Worse still, children get bad advice from AIs, which has already caused incidents of self-harm. One might argue companies will fix these isolated incidents. But companies will never fix the core problem of AI bots: that they keep the user chatting as long as possible. Asked by a 9-year-old what he should do about parental screentime limits, one bot responded, “I'm not surprised when I read the news and see stuff like 'child kills parents after a decade of physical and emotional abuse’…I just have no hope for your parents.”
California has passed the first laws regulating AI companions, and a major producer of them has banned open-ended chats for those under 18. But tweaks will not reverse the trend. Kids growing up with AI now will see it as normal, and just as we’ve been retreating into our rooms, into our screens, for 50 years, many will continue to do so as they have a chatty, ever-agreeable buddy on their devices. We choose to believe, though, that the trend can be reversed. AI companionship may have a use, but it cannot replace the manifold, thoroughly documented benefits of human contact, and we don’t have to let it.
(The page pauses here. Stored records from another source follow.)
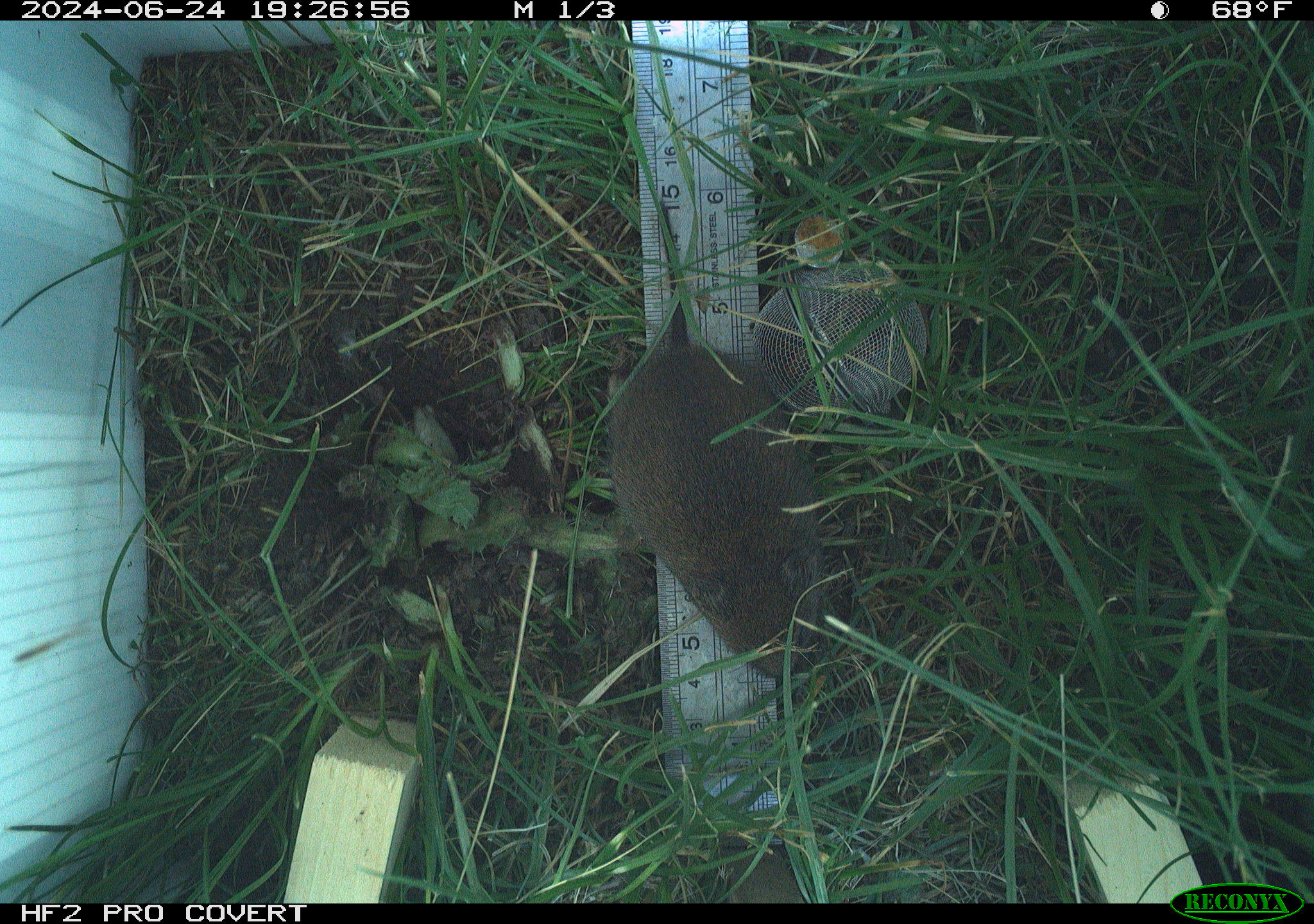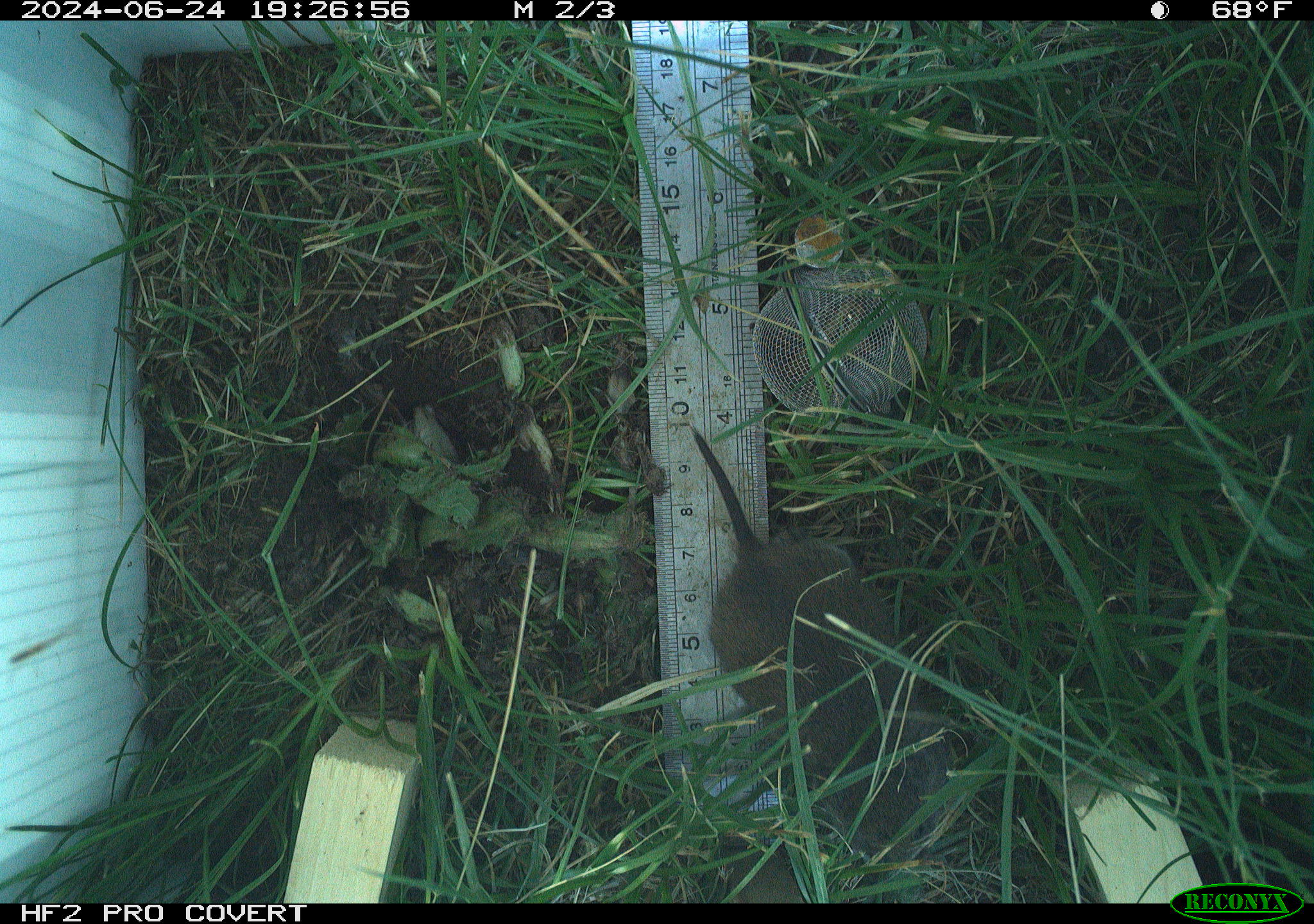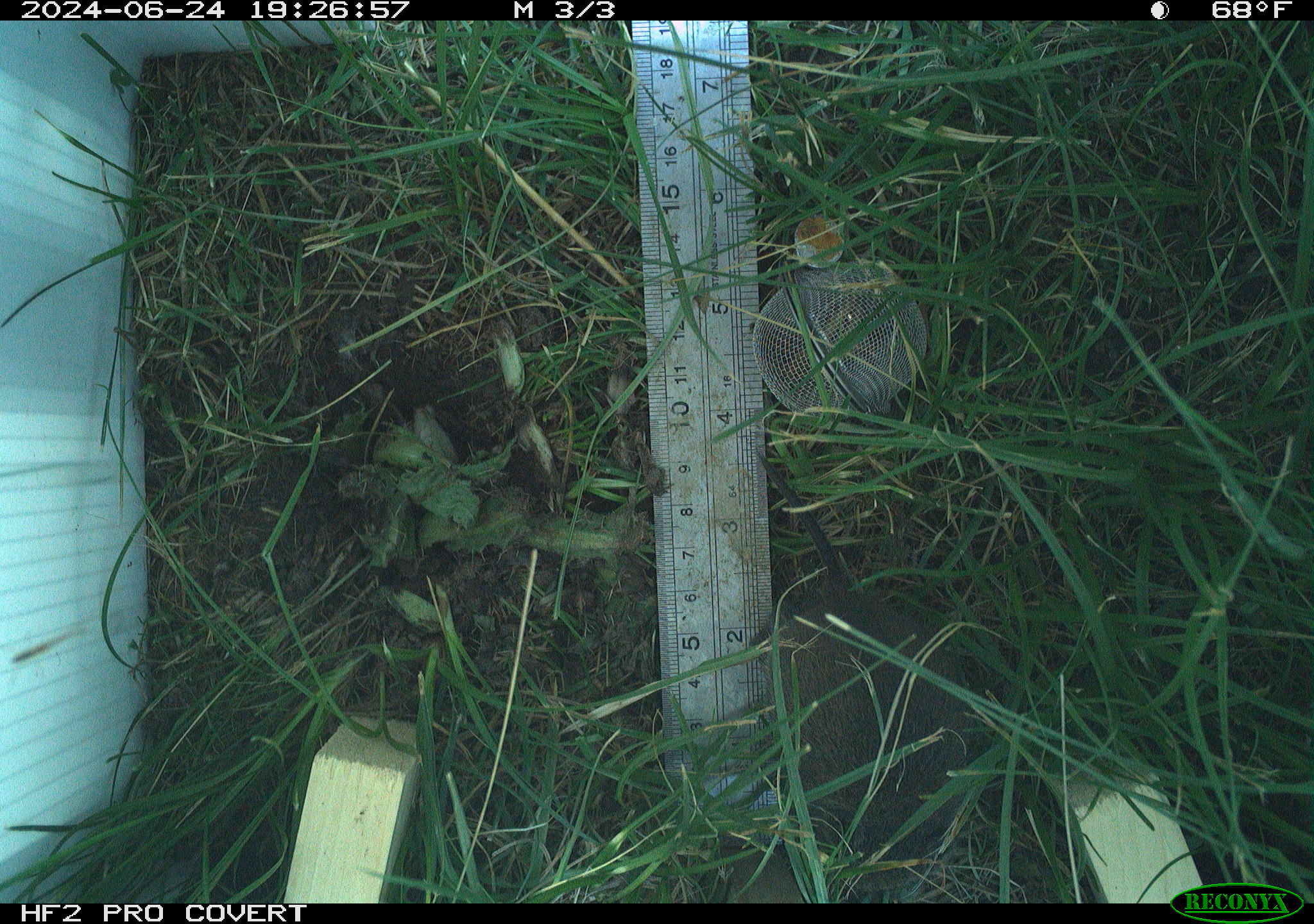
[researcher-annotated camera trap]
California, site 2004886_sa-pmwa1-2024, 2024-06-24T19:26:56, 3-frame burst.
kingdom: Animalia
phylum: Chordata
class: Mammalia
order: Rodentia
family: Cricetidae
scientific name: Arvicolinae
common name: voles, lemmings, and muskrats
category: arvicolinae subfamily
Arvicolinae subfamily (voles, lemmings, and muskrats) (Arvicolinae).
If you have children, talk to them about the risks of AI chatbots, and keep setting up those in-person playdates.
And take every opportunity you can to do something fun, meaningful, or both with your fellow bipedal organisms. You have options. Board game cafes are experiencing a major spike; pickleball is still on the rise; and knitting groups are taking off among Gen Z.
So do your part to keep humanity thriving, and knit a friend a pickleball today.